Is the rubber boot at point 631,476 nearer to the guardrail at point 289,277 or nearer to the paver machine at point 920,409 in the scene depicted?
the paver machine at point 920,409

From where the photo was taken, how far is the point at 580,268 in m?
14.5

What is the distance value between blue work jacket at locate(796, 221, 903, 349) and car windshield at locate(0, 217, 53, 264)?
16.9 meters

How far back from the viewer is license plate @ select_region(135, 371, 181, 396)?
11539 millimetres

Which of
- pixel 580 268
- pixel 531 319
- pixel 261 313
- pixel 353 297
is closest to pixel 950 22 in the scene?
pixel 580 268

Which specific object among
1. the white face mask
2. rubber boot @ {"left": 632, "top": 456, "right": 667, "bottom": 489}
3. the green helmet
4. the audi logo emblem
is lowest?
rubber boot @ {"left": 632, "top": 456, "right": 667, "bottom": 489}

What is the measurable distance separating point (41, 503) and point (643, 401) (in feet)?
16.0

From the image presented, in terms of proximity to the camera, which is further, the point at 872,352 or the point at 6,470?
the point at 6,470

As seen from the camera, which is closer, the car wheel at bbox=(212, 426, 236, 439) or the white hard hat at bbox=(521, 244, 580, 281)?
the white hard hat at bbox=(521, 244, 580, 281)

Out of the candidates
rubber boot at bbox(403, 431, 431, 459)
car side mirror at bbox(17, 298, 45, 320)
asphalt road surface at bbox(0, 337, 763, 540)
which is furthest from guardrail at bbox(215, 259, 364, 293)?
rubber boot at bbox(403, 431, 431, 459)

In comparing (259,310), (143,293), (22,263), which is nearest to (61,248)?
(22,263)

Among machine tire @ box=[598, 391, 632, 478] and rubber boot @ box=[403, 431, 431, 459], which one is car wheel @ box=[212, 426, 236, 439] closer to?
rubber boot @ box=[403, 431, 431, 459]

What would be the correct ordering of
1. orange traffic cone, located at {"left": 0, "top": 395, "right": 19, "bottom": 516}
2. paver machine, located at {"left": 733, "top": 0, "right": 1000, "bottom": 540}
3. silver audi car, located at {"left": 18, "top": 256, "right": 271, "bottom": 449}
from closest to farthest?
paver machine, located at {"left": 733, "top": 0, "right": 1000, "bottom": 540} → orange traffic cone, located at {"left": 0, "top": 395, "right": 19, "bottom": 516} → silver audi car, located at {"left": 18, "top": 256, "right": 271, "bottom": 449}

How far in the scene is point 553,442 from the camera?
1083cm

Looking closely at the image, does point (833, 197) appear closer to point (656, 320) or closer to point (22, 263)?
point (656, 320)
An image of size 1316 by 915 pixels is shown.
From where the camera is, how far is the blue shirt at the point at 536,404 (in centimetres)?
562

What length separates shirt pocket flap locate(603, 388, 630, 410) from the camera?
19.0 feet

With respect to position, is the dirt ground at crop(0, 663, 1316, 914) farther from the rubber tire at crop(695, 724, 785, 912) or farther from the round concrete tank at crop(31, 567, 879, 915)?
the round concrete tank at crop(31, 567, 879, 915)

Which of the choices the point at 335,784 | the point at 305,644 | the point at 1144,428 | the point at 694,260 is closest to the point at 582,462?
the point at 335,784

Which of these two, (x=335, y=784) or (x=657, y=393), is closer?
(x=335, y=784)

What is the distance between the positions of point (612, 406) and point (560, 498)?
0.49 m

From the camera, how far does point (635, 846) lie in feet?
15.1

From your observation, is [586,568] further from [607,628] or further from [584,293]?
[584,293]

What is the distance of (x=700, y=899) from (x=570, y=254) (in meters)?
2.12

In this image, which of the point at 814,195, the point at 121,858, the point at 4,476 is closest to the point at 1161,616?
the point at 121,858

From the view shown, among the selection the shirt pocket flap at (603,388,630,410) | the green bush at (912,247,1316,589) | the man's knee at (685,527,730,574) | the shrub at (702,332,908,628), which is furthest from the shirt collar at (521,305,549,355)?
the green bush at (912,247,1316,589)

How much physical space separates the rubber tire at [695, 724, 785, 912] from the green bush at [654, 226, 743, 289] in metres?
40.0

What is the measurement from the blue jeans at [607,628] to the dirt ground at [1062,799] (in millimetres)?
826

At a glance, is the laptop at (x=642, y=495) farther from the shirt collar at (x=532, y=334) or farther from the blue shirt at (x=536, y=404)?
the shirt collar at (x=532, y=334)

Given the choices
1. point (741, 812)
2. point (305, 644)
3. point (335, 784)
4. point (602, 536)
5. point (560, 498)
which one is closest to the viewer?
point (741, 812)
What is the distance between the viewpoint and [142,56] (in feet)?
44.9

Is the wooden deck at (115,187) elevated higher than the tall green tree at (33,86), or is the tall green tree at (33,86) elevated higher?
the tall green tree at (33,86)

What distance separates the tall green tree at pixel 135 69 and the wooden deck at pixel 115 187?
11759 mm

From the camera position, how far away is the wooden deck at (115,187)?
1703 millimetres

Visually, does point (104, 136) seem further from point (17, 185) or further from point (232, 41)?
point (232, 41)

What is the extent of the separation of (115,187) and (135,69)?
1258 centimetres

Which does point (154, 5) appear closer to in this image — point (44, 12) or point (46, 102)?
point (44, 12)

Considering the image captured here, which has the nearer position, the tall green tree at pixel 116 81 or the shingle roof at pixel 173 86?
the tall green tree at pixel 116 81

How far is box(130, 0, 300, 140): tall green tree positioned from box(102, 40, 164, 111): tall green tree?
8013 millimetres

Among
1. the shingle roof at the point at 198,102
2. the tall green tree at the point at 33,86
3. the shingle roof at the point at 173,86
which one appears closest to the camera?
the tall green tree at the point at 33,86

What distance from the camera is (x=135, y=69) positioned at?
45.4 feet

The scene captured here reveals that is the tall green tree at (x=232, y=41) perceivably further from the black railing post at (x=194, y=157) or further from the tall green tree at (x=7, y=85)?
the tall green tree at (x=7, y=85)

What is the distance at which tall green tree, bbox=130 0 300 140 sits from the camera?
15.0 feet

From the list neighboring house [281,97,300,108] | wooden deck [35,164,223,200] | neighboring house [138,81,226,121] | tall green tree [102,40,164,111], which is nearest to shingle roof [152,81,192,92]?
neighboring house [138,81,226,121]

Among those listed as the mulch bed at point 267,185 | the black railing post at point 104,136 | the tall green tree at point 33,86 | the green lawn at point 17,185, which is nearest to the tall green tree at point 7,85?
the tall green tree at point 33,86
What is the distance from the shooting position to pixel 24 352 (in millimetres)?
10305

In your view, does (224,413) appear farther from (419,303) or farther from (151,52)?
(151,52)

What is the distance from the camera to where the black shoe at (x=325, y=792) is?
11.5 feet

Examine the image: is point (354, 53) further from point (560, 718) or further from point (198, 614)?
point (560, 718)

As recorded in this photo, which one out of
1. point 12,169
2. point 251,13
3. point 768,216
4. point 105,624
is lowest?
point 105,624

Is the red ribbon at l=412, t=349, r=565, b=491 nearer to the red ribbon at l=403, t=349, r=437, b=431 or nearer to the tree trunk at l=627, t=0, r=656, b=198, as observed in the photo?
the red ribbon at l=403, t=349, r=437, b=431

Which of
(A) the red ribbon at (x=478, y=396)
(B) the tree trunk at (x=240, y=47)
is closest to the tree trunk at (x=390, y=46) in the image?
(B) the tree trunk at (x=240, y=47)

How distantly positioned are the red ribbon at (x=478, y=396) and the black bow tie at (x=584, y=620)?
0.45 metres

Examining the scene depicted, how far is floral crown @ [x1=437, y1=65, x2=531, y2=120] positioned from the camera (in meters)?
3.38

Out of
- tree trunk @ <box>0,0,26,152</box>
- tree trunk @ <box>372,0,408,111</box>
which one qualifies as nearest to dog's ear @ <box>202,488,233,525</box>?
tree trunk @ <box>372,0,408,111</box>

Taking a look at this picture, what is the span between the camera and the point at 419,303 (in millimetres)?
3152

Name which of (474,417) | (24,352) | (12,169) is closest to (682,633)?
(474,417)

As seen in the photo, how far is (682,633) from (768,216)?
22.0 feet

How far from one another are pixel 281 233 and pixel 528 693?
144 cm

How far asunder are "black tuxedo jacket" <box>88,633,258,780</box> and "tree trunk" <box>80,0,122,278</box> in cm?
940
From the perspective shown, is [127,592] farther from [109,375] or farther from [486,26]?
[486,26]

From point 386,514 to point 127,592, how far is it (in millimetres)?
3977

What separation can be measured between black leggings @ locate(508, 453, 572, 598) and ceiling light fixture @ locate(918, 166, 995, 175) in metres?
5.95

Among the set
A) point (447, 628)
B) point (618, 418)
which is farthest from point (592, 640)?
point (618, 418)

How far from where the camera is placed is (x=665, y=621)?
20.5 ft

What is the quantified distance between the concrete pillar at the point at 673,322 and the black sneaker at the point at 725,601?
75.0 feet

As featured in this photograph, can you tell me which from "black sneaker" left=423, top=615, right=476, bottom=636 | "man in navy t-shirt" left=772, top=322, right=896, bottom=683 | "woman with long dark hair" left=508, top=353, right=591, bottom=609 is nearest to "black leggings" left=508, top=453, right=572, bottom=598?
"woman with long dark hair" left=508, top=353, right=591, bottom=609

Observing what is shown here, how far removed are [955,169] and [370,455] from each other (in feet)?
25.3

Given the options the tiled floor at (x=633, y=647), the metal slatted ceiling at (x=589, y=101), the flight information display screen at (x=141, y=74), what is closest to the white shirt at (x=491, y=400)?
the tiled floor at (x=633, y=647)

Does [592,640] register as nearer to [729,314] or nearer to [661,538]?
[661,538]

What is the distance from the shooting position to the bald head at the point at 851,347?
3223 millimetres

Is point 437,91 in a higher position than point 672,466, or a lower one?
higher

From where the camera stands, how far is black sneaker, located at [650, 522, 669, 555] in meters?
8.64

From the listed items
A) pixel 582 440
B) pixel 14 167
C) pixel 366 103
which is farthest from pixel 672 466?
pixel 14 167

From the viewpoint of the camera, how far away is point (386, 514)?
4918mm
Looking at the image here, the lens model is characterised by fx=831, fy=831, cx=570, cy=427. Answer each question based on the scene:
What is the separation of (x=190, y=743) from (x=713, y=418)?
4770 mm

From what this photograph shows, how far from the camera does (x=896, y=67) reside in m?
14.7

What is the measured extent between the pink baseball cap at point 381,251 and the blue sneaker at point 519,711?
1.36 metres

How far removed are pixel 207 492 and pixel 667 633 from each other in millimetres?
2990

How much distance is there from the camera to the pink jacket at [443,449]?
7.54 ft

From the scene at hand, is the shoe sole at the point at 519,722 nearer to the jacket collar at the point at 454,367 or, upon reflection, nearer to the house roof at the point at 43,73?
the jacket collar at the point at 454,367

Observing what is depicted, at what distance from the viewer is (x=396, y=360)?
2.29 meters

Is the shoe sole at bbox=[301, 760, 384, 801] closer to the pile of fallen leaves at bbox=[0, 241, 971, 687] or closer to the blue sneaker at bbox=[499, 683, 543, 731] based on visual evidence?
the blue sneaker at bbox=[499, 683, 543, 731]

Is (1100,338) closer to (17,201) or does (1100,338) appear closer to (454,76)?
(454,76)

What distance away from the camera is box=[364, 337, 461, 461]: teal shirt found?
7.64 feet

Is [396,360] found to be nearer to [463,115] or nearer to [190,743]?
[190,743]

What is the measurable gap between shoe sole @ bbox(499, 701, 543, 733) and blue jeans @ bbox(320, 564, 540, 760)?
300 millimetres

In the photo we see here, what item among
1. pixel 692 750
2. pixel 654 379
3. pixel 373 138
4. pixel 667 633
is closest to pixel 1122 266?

• [CHALLENGE] Please write out the entries as a numbered list, beginning with the line that contains "Is point 437,91" and continuing through the final line of the entries, both included. Omit blank lines.

• [RESPONSE FOR THIS EXERCISE]
1. Is point 437,91 in a higher position than point 672,466, or a lower one?
2. higher
3. From where the camera stands, how far is black sneaker, located at [650, 522, 669, 555] in meters?
4. 8.64
5. From the listed items
6. A) pixel 582 440
7. B) pixel 14 167
8. C) pixel 366 103
9. which is farthest from pixel 672 466?
10. pixel 14 167
11. From the viewpoint of the camera, how far away is point (386, 514)?
12. 4918mm
13. Looking at the image here, the lens model is characterised by fx=831, fy=831, cx=570, cy=427. Answer each question based on the scene:
14. What is the separation of (x=190, y=743) from (x=713, y=418)?
15. 4770 mm
16. From what this photograph shows, how far from the camera does (x=896, y=67) reside in m?
17. 14.7
18. What is the measured extent between the pink baseball cap at point 381,251 and the blue sneaker at point 519,711?
19. 1.36 metres
20. How far removed are pixel 207 492 and pixel 667 633 from each other in millimetres?
21. 2990
22. How much distance is there from the camera to the pink jacket at [443,449]?
23. 7.54 ft
24. From the scene at hand, is the shoe sole at the point at 519,722 nearer to the jacket collar at the point at 454,367 or, upon reflection, nearer to the house roof at the point at 43,73?
25. the jacket collar at the point at 454,367
26. Observing what is depicted, at what distance from the viewer is (x=396, y=360)?
27. 2.29 meters
28. Is the shoe sole at bbox=[301, 760, 384, 801] closer to the pile of fallen leaves at bbox=[0, 241, 971, 687] or closer to the blue sneaker at bbox=[499, 683, 543, 731] based on visual evidence?
29. the blue sneaker at bbox=[499, 683, 543, 731]
30. Is (1100,338) closer to (17,201) or does (1100,338) appear closer to (454,76)?
31. (454,76)
32. What distance away from the camera is box=[364, 337, 461, 461]: teal shirt found?
33. 7.64 feet
34. Is [396,360] found to be nearer to [463,115] or nearer to [190,743]?
35. [190,743]
36. What is the measurable gap between shoe sole @ bbox(499, 701, 543, 733) and blue jeans @ bbox(320, 564, 540, 760)?
37. 300 millimetres
38. In the photo we see here, what item among
39. 1. pixel 692 750
40. 2. pixel 654 379
41. 3. pixel 373 138
42. 4. pixel 667 633
43. is closest to pixel 1122 266?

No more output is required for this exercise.